Гуляйполе — страница 23 из 59


В Александровской тюрьме прогрохотал засов камеры.

– Махно! На выход!

Нестор поднялся со шконки. Ребра все еще ныли.

– Бить будуть по больному! – предупредил его Мандолина. – Прикрывайся, а лучше вались на другый бок. Поняв?

Махно не ответил.

Они с надзирателем шли по коридору. Звенели ключи на поясе тюремщика. Он был вдвое выше Махно.

– Чего за бок держишься? – спросил надзиратель.

– А за шо держаться? За тебе? Руки испачкаю.

– Молодца, – добродушно ухмыльнулся надзиратель. – Малой, а крепкий. Я таких люблю… Мы разве не люди?

– Шо? Жареным запахло? – в ответ насмешливо спросил Нестор.

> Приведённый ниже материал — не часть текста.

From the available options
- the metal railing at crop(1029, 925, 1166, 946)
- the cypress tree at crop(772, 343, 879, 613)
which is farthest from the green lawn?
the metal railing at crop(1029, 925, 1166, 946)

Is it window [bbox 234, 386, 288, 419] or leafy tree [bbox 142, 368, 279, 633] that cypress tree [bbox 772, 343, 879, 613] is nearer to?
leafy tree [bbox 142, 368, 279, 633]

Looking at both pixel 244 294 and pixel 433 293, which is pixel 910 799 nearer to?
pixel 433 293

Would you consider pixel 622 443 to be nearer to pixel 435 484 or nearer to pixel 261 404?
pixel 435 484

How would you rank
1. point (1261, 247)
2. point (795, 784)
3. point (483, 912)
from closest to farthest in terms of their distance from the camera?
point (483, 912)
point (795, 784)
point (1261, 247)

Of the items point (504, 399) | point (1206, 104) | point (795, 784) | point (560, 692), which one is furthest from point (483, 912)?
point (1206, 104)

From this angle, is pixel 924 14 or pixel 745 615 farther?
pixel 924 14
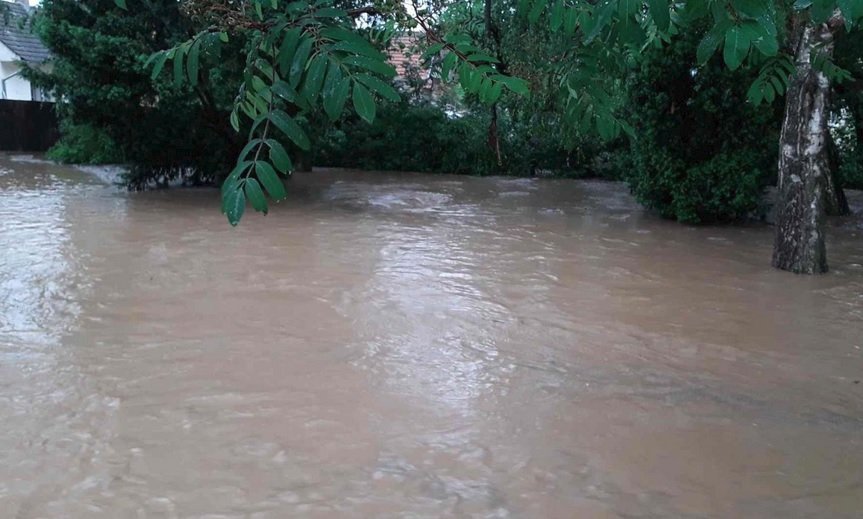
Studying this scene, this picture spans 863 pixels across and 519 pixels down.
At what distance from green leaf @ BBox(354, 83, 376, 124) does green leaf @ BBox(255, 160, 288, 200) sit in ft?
1.02

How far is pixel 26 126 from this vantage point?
26172mm

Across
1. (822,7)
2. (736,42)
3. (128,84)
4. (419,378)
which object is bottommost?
(419,378)

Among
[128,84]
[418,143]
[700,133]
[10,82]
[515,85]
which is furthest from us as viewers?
[10,82]

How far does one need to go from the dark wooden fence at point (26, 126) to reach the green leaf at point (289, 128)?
85.7 feet

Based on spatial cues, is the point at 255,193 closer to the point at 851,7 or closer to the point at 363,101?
the point at 363,101

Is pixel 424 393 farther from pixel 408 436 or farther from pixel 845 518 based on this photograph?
pixel 845 518

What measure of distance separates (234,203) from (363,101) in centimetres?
47

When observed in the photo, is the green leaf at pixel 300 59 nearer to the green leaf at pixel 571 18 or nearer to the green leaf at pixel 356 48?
the green leaf at pixel 356 48

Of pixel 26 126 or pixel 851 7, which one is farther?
pixel 26 126

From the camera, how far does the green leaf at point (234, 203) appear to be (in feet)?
7.80

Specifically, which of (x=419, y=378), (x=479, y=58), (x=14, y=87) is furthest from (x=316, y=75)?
(x=14, y=87)

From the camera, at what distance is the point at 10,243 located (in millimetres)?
10406

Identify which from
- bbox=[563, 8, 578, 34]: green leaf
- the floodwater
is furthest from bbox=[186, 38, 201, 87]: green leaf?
the floodwater

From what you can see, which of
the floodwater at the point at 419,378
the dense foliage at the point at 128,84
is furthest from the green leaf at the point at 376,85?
the dense foliage at the point at 128,84
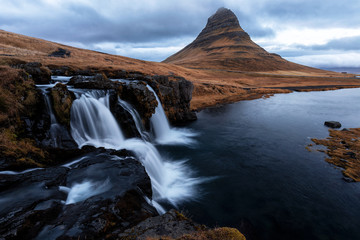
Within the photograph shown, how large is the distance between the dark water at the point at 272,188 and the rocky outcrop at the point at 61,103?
8954 mm

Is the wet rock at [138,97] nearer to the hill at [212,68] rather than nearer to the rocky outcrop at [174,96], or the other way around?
the rocky outcrop at [174,96]

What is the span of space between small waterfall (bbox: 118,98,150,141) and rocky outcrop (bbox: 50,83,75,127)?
16.9ft

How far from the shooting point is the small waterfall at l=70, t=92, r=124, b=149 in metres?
12.7

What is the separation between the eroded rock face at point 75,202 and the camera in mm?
5270

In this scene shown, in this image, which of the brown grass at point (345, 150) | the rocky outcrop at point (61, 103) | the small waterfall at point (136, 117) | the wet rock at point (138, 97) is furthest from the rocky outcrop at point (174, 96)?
the brown grass at point (345, 150)

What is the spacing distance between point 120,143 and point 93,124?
249cm

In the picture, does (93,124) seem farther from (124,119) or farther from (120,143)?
(124,119)

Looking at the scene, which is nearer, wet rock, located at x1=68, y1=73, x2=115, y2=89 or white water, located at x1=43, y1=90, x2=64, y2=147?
white water, located at x1=43, y1=90, x2=64, y2=147

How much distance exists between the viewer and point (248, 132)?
918 inches

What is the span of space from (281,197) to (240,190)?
2.29m

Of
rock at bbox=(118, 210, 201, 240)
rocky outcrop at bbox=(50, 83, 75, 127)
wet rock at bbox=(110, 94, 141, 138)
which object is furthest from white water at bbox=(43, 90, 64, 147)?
rock at bbox=(118, 210, 201, 240)

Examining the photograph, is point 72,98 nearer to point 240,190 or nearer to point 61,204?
point 61,204

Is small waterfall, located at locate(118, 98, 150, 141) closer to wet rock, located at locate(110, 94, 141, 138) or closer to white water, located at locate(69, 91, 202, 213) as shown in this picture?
wet rock, located at locate(110, 94, 141, 138)

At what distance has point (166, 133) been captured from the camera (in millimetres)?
22609
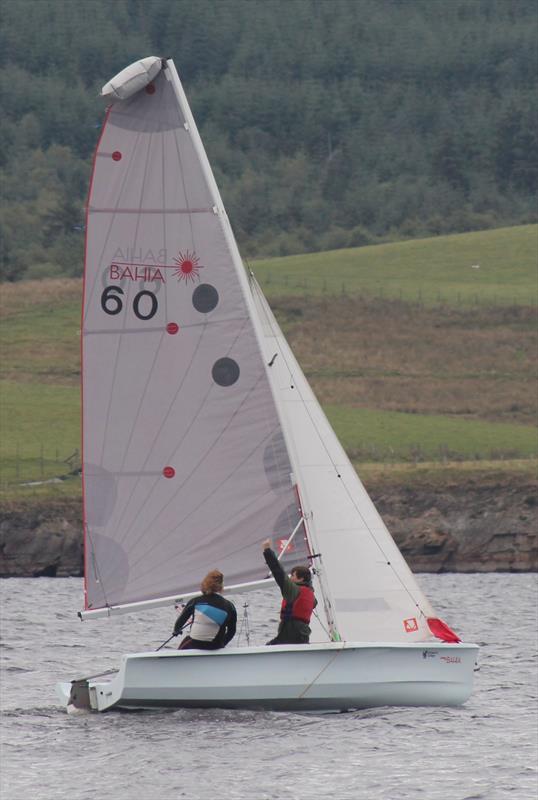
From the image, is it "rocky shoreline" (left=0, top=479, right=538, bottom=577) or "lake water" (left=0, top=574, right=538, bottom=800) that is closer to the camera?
"lake water" (left=0, top=574, right=538, bottom=800)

В большой комнате, разделенной решеткой, по одну сторону стояли несколько заключенных, по другую, за столом, сидели двое – исправник Демьян Захарович и следователь из Одессы Кирилл Игнатьевич, бритый наголо человек, в пенсне, очень строгого вида. Он был специально прислан в Александровск из военного округа. На мундире знак окончивших военно-юридическую академию. Знак большой, серебряный, важный. Посредине надпись «Законъ».

Момент значительный – опознание. За столом сбоку примостился секретарь с пером, бумагой и чернильницей. У двери встали двое надзирателей.

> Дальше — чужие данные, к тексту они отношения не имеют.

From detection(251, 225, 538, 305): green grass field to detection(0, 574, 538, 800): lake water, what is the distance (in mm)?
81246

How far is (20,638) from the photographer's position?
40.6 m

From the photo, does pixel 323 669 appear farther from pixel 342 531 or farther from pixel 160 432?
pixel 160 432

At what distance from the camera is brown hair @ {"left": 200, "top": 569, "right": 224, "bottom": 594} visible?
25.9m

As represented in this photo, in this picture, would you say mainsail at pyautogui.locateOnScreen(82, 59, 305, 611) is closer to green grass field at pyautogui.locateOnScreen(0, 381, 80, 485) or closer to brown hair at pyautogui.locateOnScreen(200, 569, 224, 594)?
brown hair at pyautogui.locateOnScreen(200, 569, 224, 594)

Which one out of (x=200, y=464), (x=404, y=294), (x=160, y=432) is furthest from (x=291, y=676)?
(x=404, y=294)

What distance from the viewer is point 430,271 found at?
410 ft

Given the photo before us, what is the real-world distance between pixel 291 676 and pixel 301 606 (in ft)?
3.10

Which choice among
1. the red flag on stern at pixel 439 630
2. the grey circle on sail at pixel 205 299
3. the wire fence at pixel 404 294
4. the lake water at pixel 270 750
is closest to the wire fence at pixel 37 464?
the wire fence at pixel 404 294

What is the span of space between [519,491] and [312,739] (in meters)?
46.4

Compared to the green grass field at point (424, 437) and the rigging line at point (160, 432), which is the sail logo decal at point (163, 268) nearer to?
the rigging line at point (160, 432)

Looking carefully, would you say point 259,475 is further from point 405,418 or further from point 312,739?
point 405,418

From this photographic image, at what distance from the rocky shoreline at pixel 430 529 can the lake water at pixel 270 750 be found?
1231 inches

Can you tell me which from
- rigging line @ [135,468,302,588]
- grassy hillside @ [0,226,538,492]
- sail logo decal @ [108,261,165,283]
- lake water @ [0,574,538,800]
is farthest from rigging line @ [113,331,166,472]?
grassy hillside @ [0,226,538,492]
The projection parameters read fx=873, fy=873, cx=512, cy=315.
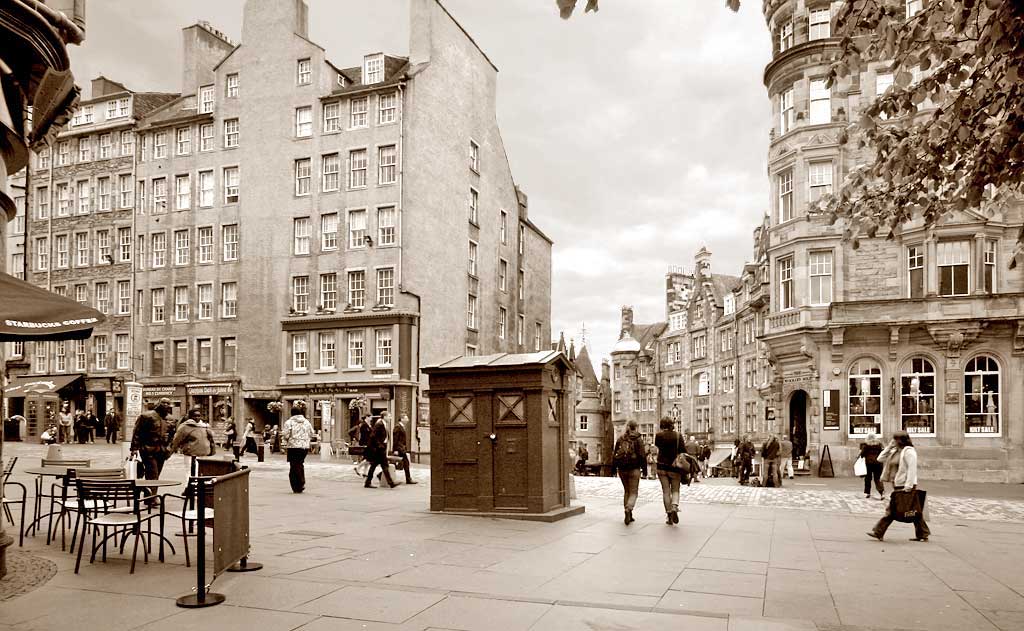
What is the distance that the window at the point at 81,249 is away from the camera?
5088cm

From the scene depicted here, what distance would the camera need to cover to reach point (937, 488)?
84.8 feet

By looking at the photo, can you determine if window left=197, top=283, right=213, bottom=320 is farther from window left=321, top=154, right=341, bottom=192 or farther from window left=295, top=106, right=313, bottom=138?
window left=295, top=106, right=313, bottom=138

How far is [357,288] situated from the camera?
42.6m

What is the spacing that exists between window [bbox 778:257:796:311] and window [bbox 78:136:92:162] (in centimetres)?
3994

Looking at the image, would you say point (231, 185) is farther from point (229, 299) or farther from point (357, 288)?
point (357, 288)

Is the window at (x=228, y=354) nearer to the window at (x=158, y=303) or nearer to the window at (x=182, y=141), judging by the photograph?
the window at (x=158, y=303)

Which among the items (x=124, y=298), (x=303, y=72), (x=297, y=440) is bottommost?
(x=297, y=440)

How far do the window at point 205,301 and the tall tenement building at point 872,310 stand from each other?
28.6m

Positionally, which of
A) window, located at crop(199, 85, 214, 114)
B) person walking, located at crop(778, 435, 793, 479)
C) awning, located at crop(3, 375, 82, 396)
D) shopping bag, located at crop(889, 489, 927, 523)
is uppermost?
window, located at crop(199, 85, 214, 114)

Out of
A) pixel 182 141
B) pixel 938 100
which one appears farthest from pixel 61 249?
pixel 938 100

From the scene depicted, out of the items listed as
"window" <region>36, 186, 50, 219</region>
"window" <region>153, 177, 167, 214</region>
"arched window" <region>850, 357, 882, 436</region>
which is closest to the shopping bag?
"arched window" <region>850, 357, 882, 436</region>

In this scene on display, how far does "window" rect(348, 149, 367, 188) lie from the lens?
42719 millimetres

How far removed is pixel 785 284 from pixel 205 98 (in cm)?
3255

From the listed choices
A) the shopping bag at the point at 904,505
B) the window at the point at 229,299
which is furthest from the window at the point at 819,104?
the window at the point at 229,299
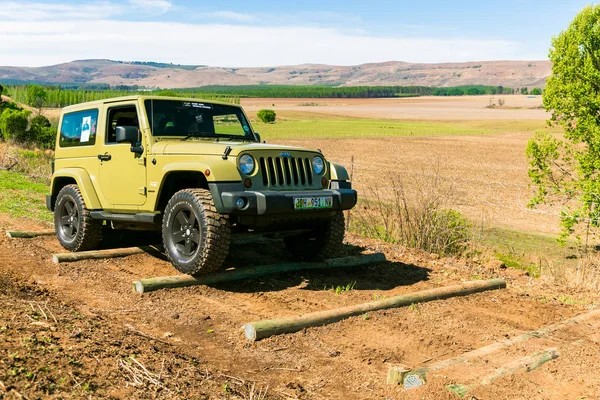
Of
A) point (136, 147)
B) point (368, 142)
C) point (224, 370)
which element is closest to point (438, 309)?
point (224, 370)

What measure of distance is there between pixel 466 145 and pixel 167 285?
2105 inches

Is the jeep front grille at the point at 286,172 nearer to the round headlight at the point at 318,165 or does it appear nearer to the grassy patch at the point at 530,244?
the round headlight at the point at 318,165

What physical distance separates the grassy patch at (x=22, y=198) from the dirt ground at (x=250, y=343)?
3.31 m

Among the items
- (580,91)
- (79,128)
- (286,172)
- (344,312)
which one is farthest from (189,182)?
(580,91)

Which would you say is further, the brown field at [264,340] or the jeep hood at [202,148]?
the jeep hood at [202,148]

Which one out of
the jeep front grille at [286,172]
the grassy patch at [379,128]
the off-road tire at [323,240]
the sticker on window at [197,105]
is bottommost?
the grassy patch at [379,128]

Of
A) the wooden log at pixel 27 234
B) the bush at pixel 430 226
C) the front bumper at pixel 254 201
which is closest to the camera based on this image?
the front bumper at pixel 254 201

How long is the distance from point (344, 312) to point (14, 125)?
30.9m

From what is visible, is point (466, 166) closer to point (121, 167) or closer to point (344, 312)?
point (121, 167)

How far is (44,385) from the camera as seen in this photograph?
396 cm

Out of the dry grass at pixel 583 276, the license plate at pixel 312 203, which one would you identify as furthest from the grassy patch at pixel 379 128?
the license plate at pixel 312 203

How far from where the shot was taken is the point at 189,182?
7617 millimetres

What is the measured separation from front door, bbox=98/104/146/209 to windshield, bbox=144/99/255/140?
316 millimetres

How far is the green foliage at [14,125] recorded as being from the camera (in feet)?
105
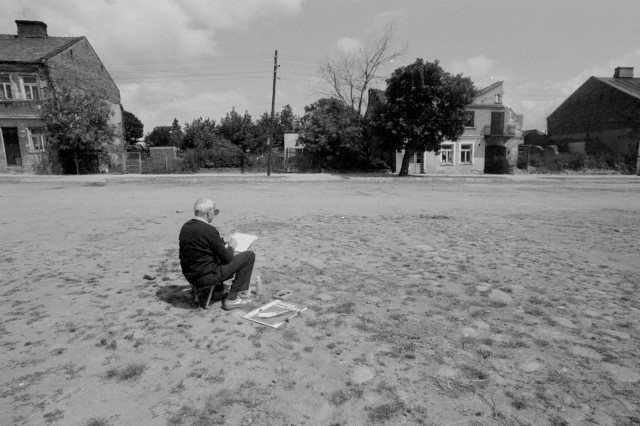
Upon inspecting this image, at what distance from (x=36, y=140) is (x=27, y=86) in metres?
4.04

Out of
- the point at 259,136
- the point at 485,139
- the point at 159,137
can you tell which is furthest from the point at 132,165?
the point at 159,137

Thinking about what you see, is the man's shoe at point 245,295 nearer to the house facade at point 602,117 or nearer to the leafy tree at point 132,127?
the house facade at point 602,117

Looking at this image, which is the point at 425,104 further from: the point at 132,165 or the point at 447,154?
the point at 132,165

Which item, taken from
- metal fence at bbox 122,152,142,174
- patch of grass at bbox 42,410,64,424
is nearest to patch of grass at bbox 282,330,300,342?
patch of grass at bbox 42,410,64,424

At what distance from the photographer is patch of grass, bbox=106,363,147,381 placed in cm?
287

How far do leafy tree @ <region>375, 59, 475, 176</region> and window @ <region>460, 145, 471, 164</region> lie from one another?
9025 mm

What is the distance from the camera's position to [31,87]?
93.5ft

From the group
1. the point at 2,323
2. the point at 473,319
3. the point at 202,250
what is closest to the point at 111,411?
the point at 202,250

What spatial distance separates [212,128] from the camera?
194 feet

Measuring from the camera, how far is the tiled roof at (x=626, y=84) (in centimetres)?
3703

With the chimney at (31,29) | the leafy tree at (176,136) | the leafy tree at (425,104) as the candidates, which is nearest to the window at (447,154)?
the leafy tree at (425,104)

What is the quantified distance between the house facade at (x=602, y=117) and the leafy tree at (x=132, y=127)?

Нестора втолкнули к арестантам, и он пристроился к шеренге. Среди сотоварищей по беде он был здесь самый маленький.

– Приглашайте! – скомандовал исправник.

Сутулясь, опираясь на палку, в комнату вошел Пасько.

– Гнат Пасько! – громко сообщил секретарь и, опустив перо в чернильницу, приготовился записывать результаты опознания.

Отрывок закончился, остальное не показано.